[Part of a data file]
━━━━━━━━
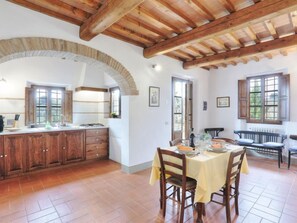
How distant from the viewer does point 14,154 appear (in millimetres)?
3607

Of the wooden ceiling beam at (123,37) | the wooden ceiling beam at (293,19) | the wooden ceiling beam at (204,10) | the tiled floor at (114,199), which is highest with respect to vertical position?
the wooden ceiling beam at (123,37)

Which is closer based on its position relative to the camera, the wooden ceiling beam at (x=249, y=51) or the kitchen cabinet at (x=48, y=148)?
the wooden ceiling beam at (x=249, y=51)

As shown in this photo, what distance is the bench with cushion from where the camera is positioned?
4477 mm

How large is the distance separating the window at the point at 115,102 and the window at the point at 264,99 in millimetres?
3683

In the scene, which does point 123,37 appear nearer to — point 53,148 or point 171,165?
point 171,165

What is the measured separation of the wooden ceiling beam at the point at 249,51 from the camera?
3428 millimetres

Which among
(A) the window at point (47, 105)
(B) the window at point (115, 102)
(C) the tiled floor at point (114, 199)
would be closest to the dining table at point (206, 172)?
(C) the tiled floor at point (114, 199)

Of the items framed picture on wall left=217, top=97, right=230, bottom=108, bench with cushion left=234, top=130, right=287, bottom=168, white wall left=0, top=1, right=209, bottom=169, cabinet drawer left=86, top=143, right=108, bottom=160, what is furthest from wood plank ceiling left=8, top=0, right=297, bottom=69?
cabinet drawer left=86, top=143, right=108, bottom=160

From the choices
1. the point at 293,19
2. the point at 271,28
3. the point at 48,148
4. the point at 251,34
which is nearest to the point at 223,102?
the point at 251,34

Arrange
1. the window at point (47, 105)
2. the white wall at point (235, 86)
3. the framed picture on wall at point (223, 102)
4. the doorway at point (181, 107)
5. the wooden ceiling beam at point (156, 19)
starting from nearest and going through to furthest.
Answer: the wooden ceiling beam at point (156, 19) → the window at point (47, 105) → the white wall at point (235, 86) → the doorway at point (181, 107) → the framed picture on wall at point (223, 102)

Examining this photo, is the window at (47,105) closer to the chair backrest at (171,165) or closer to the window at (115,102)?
the window at (115,102)

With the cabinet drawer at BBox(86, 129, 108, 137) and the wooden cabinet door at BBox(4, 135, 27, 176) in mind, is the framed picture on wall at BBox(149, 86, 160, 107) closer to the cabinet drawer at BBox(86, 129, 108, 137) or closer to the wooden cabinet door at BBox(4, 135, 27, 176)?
the cabinet drawer at BBox(86, 129, 108, 137)

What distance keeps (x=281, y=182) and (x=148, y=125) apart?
2.84 metres

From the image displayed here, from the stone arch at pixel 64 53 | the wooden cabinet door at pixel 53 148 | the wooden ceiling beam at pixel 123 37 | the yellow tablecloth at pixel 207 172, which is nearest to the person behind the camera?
the yellow tablecloth at pixel 207 172
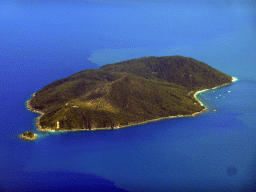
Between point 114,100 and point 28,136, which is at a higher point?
point 114,100

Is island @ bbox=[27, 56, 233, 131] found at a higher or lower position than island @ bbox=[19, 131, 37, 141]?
higher

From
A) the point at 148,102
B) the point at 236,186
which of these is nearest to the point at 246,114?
the point at 148,102

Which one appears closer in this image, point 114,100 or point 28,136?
point 28,136

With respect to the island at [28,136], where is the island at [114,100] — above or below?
above

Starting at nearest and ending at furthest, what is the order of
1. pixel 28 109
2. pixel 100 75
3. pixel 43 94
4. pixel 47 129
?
pixel 47 129 → pixel 28 109 → pixel 43 94 → pixel 100 75

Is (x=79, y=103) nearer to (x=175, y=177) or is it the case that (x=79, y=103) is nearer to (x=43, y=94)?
(x=43, y=94)

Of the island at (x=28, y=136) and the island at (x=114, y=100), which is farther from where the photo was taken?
the island at (x=114, y=100)

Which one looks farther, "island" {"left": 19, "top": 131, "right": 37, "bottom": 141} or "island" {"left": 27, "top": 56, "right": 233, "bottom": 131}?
"island" {"left": 27, "top": 56, "right": 233, "bottom": 131}

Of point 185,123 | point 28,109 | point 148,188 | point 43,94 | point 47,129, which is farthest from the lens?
point 43,94
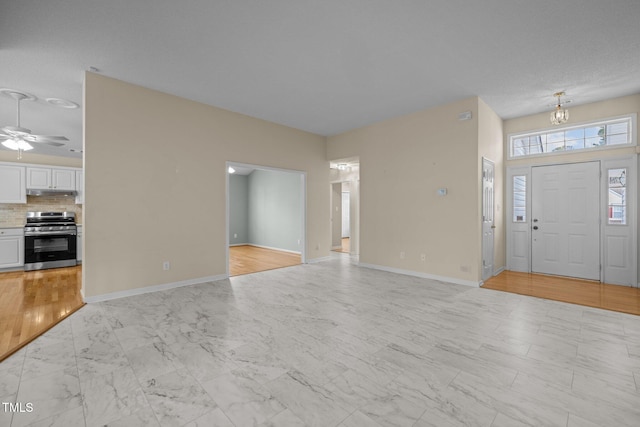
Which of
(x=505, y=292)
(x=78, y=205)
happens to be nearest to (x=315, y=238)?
(x=505, y=292)

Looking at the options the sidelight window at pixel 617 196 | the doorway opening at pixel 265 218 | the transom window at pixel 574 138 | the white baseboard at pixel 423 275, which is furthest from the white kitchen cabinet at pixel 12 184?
the sidelight window at pixel 617 196

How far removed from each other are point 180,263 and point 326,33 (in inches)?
157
━━━━━━━━
§ Set exercise:
Return the rows starting at the line that contains "From the choices" and ending at the line that contains "Answer: the wooden", both included. Keep every line unchanged.

§ Correct output:
From the choices
1. the point at 293,19
2. the point at 271,28
3. the point at 48,148
4. the point at 251,34
which is nearest to the point at 223,102?
the point at 251,34

Arrange
1. the window at point (47, 105)
2. the white wall at point (235, 86)
3. the framed picture on wall at point (223, 102)
4. the doorway at point (181, 107)
5. the wooden ceiling beam at point (156, 19)
starting from nearest and going through to furthest.
Answer: the wooden ceiling beam at point (156, 19) → the window at point (47, 105) → the white wall at point (235, 86) → the doorway at point (181, 107) → the framed picture on wall at point (223, 102)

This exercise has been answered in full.